Направился было Овадия в одну из суббот в тот дом, где устраивают танцульки. Сказал себе: кто виной тому, что она путается, как презренная рабыня, с любым и каждым? Не тот ли, кто покинул ее и предоставил самой себе? Теперь явится он перед ней и устыдит ее. И слова нужные заготовил — те, что скажет ей. Скажет ей: Шейне Сарел, жизнь моя! Зачем тебе эти вещи? Хорошо ли это? Завтра ты идешь под хупу, как чистая дочь Израиля, а сегодня пляшешь, как дерзкая служанка? Посиди лучше дома да поучись женским премудростям, глядя на госпожу твою, и если благословит нас Господь, будешь знать, как держать себя хозяйкой в доме. Но дорогой вспомнил, что нет у него подходящей одежды.
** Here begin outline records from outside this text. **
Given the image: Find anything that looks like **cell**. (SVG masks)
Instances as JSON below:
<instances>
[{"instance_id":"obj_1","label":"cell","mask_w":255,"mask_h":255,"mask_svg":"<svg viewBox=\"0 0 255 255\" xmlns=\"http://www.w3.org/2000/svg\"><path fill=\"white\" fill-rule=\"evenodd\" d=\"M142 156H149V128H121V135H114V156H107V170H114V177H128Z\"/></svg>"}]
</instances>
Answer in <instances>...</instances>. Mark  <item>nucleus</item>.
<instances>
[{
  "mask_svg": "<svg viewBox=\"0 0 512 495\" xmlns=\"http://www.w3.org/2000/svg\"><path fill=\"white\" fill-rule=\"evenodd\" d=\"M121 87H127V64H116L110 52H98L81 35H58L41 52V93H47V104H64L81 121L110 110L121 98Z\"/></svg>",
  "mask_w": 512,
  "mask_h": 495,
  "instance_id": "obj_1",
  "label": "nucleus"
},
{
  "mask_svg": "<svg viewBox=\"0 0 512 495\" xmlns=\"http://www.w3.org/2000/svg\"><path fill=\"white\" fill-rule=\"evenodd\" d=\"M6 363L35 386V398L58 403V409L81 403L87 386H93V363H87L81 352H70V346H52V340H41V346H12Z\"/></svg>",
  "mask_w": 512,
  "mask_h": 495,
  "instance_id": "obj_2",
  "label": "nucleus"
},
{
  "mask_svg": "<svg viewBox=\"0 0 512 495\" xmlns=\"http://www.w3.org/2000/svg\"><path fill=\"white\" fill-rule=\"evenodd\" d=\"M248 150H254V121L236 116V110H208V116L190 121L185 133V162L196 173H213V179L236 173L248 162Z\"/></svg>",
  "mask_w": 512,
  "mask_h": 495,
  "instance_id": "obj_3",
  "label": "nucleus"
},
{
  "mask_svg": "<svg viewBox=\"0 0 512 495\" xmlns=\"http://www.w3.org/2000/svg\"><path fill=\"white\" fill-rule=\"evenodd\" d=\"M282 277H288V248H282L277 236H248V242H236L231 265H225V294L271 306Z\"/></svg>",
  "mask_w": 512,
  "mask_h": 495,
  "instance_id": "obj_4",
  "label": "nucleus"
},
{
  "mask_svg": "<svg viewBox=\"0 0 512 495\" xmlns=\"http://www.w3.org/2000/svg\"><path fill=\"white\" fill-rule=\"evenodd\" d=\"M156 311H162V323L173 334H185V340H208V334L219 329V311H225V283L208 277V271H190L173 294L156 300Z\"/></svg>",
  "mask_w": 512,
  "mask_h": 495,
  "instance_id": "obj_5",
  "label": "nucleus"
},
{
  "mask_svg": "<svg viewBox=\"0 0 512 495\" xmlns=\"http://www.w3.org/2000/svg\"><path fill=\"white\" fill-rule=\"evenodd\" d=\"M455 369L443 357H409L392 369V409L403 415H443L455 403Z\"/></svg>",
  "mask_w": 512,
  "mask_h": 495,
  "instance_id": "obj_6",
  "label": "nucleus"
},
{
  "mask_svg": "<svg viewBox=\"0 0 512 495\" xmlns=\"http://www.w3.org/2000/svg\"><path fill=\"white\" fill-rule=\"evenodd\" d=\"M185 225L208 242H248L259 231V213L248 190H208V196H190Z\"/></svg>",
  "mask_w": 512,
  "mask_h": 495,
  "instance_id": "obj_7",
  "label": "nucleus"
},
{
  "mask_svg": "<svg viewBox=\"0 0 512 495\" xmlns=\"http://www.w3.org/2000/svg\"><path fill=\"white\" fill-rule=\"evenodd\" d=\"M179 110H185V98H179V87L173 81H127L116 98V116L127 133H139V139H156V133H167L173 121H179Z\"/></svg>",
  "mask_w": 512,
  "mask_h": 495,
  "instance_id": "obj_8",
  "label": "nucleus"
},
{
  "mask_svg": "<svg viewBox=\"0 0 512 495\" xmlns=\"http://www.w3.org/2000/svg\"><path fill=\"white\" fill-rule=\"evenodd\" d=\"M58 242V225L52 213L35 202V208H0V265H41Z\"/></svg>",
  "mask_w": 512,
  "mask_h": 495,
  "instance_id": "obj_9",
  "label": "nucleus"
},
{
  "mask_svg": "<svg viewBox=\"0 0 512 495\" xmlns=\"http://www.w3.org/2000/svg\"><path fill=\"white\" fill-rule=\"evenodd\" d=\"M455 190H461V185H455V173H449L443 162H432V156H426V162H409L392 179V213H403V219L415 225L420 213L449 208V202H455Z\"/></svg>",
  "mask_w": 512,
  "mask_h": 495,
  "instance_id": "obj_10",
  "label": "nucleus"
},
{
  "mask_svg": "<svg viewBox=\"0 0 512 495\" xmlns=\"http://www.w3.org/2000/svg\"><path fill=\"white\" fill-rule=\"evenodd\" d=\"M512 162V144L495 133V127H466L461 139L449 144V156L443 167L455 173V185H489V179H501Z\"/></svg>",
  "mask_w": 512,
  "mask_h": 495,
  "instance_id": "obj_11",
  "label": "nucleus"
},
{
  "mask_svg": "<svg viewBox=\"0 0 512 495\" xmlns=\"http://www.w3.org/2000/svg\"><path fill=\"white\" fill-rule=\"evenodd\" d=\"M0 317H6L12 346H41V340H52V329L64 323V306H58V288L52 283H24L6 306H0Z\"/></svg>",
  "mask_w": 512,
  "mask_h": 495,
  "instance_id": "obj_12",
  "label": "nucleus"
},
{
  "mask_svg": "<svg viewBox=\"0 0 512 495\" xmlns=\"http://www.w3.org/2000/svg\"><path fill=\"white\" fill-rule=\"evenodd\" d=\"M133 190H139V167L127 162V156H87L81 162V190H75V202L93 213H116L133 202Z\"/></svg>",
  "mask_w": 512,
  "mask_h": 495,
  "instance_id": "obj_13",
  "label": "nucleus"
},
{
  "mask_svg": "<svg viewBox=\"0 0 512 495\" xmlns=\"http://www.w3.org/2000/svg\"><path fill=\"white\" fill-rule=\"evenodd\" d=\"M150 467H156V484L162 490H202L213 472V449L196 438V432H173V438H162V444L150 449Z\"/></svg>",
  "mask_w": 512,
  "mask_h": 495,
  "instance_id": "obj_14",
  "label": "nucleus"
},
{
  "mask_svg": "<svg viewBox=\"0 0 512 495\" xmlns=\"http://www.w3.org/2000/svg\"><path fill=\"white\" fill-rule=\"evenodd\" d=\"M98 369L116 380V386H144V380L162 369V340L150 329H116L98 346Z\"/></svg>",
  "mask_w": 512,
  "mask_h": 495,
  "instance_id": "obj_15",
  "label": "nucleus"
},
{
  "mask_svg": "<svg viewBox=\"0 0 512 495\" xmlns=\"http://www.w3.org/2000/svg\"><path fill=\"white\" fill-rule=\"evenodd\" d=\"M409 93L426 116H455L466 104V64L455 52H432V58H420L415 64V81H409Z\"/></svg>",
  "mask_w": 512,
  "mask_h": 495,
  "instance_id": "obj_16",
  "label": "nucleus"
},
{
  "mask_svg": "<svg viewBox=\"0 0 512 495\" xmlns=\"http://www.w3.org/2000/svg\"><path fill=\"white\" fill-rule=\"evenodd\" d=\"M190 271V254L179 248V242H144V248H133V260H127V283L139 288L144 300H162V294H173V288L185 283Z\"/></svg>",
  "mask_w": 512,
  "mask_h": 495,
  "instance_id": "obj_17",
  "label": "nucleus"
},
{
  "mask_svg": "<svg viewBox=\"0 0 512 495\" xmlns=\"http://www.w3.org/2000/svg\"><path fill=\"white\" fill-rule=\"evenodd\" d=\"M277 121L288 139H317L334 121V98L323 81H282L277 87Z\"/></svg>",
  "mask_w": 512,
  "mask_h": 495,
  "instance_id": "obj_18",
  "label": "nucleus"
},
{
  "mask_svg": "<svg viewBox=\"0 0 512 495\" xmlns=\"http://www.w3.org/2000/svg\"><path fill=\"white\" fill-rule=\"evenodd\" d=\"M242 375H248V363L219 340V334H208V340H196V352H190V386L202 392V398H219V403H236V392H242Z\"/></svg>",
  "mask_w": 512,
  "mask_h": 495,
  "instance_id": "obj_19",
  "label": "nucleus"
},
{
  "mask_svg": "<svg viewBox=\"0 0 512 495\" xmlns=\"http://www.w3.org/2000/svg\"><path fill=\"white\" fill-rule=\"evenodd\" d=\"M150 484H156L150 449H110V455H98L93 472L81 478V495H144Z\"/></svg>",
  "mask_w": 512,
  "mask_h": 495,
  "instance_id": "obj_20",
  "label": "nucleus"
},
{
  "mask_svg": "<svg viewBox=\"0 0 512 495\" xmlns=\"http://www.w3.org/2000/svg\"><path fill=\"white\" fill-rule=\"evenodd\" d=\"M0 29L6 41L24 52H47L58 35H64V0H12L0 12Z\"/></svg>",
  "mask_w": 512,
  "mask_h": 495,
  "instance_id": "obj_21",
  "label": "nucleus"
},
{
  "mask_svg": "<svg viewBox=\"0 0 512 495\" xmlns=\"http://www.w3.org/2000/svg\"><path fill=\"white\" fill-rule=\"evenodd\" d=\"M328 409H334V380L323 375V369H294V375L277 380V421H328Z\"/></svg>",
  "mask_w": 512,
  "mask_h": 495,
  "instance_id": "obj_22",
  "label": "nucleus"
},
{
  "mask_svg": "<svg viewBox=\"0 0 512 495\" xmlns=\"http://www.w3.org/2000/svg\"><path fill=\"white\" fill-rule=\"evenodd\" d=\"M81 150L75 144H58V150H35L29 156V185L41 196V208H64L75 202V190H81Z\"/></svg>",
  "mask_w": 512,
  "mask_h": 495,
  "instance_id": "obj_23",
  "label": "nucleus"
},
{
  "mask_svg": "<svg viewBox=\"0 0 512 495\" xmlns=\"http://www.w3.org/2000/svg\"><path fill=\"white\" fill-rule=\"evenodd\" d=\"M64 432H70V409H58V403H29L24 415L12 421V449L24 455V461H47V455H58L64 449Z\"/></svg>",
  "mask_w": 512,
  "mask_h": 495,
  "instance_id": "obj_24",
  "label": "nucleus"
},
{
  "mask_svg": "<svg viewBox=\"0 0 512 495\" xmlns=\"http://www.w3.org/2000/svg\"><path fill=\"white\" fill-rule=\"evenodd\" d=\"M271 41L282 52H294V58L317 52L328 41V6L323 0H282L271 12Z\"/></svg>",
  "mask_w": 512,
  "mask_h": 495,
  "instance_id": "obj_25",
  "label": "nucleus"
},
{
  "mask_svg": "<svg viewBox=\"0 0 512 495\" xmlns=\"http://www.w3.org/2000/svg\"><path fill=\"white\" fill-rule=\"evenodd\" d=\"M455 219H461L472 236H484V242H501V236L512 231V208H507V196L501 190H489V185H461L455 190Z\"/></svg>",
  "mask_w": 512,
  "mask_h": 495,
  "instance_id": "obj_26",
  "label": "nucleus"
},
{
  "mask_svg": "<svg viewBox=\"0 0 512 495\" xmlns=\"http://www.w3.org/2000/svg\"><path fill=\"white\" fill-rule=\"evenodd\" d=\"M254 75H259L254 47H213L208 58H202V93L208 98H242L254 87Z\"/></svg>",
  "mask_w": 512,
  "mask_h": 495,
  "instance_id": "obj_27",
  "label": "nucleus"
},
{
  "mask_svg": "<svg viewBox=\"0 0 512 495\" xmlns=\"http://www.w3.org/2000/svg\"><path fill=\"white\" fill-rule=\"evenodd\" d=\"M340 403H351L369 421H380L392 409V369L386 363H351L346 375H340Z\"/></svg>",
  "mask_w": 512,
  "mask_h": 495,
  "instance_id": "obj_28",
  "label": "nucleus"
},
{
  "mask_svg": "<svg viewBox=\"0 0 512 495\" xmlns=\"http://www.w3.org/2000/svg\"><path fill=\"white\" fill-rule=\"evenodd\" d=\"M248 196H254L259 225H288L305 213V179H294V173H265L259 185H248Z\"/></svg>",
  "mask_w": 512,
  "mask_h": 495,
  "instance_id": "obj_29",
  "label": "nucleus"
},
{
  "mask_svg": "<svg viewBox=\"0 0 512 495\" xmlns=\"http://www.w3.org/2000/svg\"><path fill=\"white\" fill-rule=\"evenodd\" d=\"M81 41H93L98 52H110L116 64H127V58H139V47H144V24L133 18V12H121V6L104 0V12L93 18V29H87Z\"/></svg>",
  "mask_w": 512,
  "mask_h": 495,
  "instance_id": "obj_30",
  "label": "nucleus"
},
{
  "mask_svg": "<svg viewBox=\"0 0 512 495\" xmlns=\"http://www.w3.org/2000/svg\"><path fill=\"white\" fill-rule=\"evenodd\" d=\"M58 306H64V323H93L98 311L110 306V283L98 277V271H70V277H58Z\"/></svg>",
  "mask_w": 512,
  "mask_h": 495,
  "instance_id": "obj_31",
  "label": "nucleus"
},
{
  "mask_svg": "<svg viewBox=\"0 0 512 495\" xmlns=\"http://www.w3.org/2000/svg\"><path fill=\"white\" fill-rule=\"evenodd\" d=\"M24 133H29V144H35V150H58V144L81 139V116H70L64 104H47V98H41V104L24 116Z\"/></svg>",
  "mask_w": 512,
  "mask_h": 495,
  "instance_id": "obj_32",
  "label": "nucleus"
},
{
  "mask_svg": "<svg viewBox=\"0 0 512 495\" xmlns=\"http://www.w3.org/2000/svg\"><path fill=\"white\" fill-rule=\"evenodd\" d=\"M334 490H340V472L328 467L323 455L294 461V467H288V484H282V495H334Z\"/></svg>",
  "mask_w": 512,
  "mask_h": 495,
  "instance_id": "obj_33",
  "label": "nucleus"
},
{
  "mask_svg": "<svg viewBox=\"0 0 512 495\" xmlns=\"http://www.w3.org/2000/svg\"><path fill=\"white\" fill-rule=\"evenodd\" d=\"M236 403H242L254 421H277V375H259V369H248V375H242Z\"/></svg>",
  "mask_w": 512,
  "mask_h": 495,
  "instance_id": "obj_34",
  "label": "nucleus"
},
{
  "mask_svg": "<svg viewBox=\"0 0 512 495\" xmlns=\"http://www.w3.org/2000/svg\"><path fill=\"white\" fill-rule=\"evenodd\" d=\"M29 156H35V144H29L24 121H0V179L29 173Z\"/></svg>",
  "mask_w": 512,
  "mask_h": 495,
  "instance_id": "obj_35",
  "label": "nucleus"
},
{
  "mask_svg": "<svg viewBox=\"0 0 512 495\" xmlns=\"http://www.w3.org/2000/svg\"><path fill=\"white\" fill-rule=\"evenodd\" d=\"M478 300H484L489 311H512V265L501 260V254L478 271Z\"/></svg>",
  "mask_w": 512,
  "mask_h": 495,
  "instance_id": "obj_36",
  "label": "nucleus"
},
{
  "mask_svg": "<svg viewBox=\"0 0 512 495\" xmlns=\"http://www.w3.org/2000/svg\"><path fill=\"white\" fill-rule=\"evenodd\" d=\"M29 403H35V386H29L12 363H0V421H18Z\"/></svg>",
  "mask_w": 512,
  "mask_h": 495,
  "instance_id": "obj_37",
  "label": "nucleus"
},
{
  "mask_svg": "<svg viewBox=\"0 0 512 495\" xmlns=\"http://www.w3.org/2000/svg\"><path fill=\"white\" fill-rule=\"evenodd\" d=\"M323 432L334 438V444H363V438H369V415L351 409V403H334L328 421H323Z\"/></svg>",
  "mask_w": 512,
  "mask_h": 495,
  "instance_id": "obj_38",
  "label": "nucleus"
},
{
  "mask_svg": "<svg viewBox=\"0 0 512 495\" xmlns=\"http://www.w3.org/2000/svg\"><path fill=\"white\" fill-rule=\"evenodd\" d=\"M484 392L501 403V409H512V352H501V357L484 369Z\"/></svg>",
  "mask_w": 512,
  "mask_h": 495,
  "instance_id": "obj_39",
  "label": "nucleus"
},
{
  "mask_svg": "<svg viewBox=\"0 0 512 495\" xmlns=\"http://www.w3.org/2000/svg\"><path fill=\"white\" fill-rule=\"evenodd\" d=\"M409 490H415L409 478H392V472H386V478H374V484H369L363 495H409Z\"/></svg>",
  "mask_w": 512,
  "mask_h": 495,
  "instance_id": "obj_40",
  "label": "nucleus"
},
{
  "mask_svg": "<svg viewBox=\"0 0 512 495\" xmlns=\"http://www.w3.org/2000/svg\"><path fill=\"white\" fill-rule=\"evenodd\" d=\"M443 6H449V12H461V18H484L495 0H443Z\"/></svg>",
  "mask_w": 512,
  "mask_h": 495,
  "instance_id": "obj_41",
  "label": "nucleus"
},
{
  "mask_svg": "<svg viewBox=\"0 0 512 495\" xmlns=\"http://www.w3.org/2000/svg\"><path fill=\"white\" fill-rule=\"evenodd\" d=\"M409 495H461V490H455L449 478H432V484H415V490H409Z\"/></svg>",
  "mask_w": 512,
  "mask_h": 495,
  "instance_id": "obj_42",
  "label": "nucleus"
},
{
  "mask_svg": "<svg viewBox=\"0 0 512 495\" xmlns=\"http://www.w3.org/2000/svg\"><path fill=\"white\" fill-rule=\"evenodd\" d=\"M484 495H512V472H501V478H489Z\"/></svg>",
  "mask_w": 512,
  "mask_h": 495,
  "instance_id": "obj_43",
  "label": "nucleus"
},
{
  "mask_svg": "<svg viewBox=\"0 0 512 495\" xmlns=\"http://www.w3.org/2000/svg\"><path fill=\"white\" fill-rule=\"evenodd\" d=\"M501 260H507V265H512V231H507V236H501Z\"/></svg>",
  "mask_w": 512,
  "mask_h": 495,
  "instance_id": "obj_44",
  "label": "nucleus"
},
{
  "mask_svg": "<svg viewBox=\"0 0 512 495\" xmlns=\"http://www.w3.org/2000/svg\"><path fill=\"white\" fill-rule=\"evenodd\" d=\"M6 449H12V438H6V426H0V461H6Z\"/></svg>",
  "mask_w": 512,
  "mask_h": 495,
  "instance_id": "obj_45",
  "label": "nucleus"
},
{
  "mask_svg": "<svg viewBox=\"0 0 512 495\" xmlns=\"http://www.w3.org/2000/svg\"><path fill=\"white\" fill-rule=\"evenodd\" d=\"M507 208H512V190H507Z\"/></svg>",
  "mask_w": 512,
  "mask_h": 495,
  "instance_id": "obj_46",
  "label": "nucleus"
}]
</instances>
Всякий раз, как собирался купить себе хороший костюм, тут же спохватывался: лучше пусть она сперва сошьет себе платье. Прежде надо думать о девушке, а уж потом о парне. И отдавал ей деньги. Так что теперь, если явится туда, опозорит ее и заставит стыдиться. А раз испугался Овадия, что заставит ее стыдиться, то повернул назад.
Но в следующую субботу не смог усидеть на месте. Шесть дней недели озабочен человек трудами ради пропитания, и напрягает руки свои, так что кровь выступает из-под ногтей. Но приходит суббота — приходит покой, приходит покой — одолевают размышления. Лежит себе Овадия между печкой и плитой или сидит в синагоге и отчитывается перед Создателем в поступках своих, — все возвращается мыслями к предстоящим переменам. «Теперь проживаю я в углу у добрых людей, и она прислуживает в чужой семье, а завтра я беру ее в жены, и мы вместе — она и я — должны устраивать собственное гнездо. Теперь я не что иное, как создание легковесное и ничтожное, и она — жалкая рабыня, но завтра я везу воду на телеге, и я хозяин в собственном доме, и она хозяйка в нем.»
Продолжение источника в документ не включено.